In the 'Update Download Item' form, there is
a button named 'Detect'.
Click on this button to open a browser page. Visit
your content pages URLs to look for all the form fields names.
This tool is
designed to help you create your download item.
- Maximum number of download threads to allow:
specify how many concurrent threads to use during the downloading
process.
- This item should download data every: You specify
here a number of days for your download item, and the application will alert
you each time a download item needs to be run. A column named 'Need a run', in
the 'Download Manager' form, tells you if the download item needs a run or
not.
- Number of seconds to wait between requests
- Database to use for the 'last symbol date': Use
this option to download only missing quotes or data. Select a database so the
downloader can grab the last date from the symbol data in the specified
database.
Specify a list of proxy URLs to use when
downloading data.
Each line represents a proxy URL.
Translate symbols before downloading
data.
Change the symbol name in the URL that will be used to download
data.
Each line represents the source and
destination symbol pair.
The "offset dates" button let you
offset dates components.
If for example yahoo wants the month component to
varies from 0 to 11, 0 means January and 11 means December, then in the 'Offset
Dates', set the 'Offset Month' numeric box to one.
To open the downloader form, select
"Download -> Download Manager".
Select a download
item then click on "Open".
Click on the button "Start" to begin the
downloading process.
The progress column shows you the download progression
and each time a download is complete, the corresponding row is
unchecked.
In the "download items" grid, the "Last" column indicates the
number of days since the last execution of the corresponding
item.
If you have specified a symbol field in the
'Update Download Item' form, then a 'Symbols' tab will appears.
Select the
symbols you would like to download.
If you have specified a Date field in the
'Update Download Item' form, then the 'Dates' tab will appears.
In this tab, select the start date, the end
date, the format, the interval, then click on 'Save'.
The 'Dates' text box, will show you the
dates that are going to be used in the downloading.
Format text box:
[Y]: year, example: 2008
[Y2]: year,
example: 08
[M]: month, example: 01 or 10
[M2]: month, example: 1 (without
the 0) or 10
[D]: day, example: 01 or 22
[D2]: day, example: 1 (without
the 0) or 22
In 'Update Download Item' form, you can also
specify dates component within the URL.
Example for yahoo: http://ichart.finance.yahoo.com/table.csv?a=[2M2]&b=[2D2]&c=[2Y]&d=[M2]&e=[D2]&f=[Y]&g=d&ignore=.csv
Dates format are a little bit different here:
[Y], [Y2],
[M], [M2], [D], [D2] refers to start date, while [2Y], [2Y2], [2M], [2M2], [2D],
[2D2] refers to end date.
If
you have specified date components within URLs, a 'Start & End Dates' tab
will appears in the 'Download Data' form.

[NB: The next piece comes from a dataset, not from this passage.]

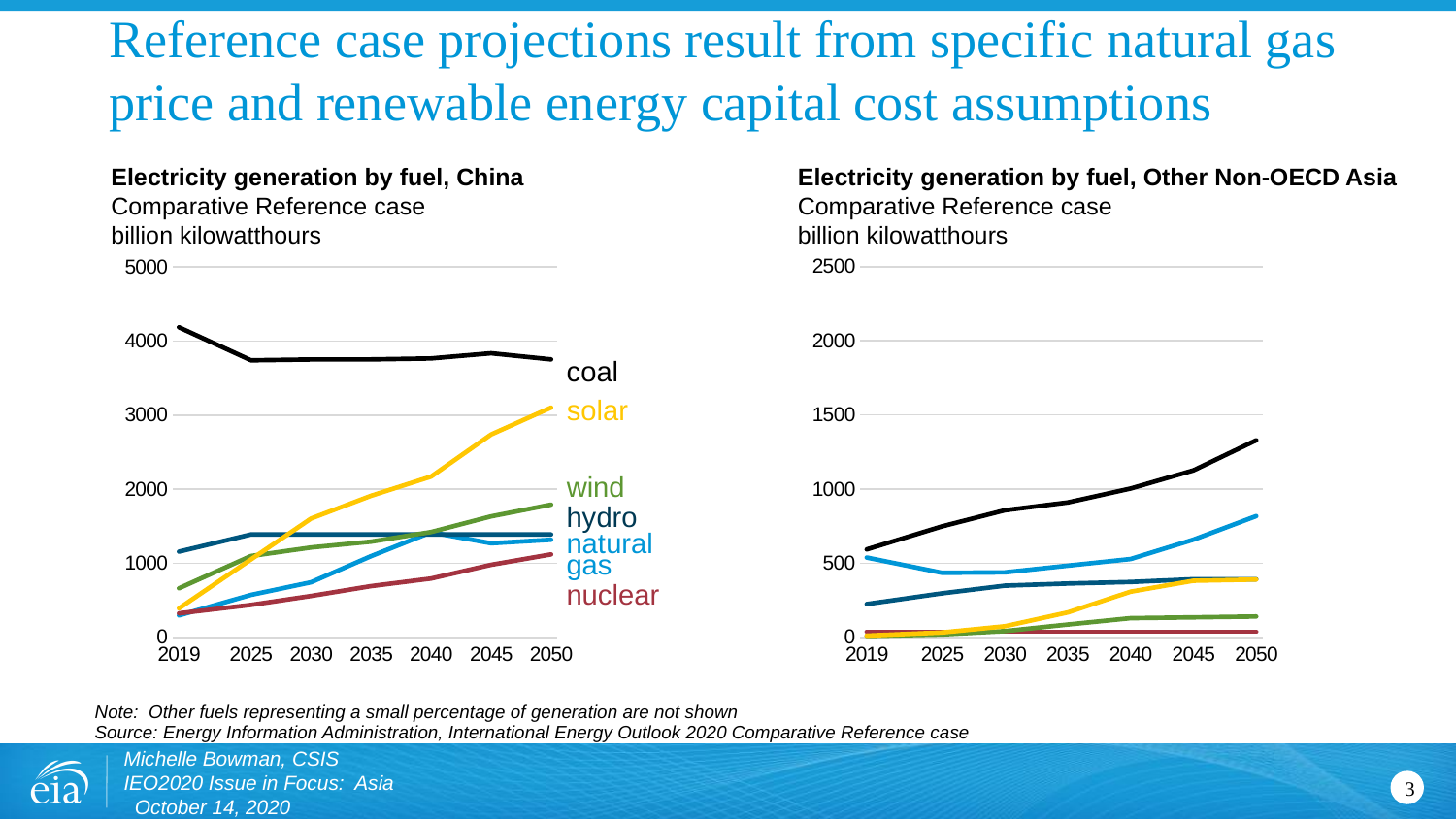
In the 'Electricity generation by fuel, China' chart, is the value for coal in 2019 greater or less than 4000? greater In the 'Electricity generation by fuel, China' chart, is the value for solar in 2050 greater or less than 2000? greater In the 'Electricity generation by fuel, Other Non-OECD Asia' chart, is the value of the black line in 2050 greater or less than 1000? greater What kind of chart is the 'Electricity generation by fuel, China' chart? line chart In the 'Electricity generation by fuel, Other Non-OECD Asia' chart, does the black line rise or fall from 2019 to 2050? rise In the 'Electricity generation by fuel, China' chart, which fuel has the highest generation in 2050? coal In the 'Electricity generation by fuel, China' chart, how many fuel series are labelled? 6 In the 'Electricity generation by fuel, China' chart, how many years are marked on the x axis? 7 What unit is used on the y axis of the 'Electricity generation by fuel, Other Non-OECD Asia' chart? billion kilowatthours In the 'Electricity generation by fuel, China' chart, does solar generation rise or fall from 2019 to 2050? rise In the 'Electricity generation by fuel, China' chart, which is larger in 2050, wind or hydro? wind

Select 'Last symbol data' to download only
missing quotes or data.
The database that will be used to get the last
downloaded date for a particular symbol can be set in the 'Download Settings'
form.
If you have specified a custom field in the
'Update Download Item' form, then a tab containing a text box will
appears.
Each line inside this text box corresponds to a value.
If you need to dynamically specify the URL to
download then you have to use the URL-Script to programmatically specify what
URLs or URLs paths to use.
A URL path is a sequence of URLs. It is used if
for example before loading a URL, the website requires that you load some other
pages, login...
A URL is added using the following
function:
Functions.AddURL
A URL path is added using the
following functions:
Functions.CreateURLPath: creates an URL
path.
AddURL: adds an URL to an URL
path.
Functions.AddURLPath: adds an URL path.
The
(Functions.Net) class contains different methods to download, extract
and parse HTML documents.
The engine will look for URLs specified in the URL-Script; it
downloads them and split the content using the parser settings. It then passes
the split content to the Pre-Script. This script allows you to modify the
provided data. Finally the content is parsed and before added to the quotes or
custom databases, it is passed to the Post-Script.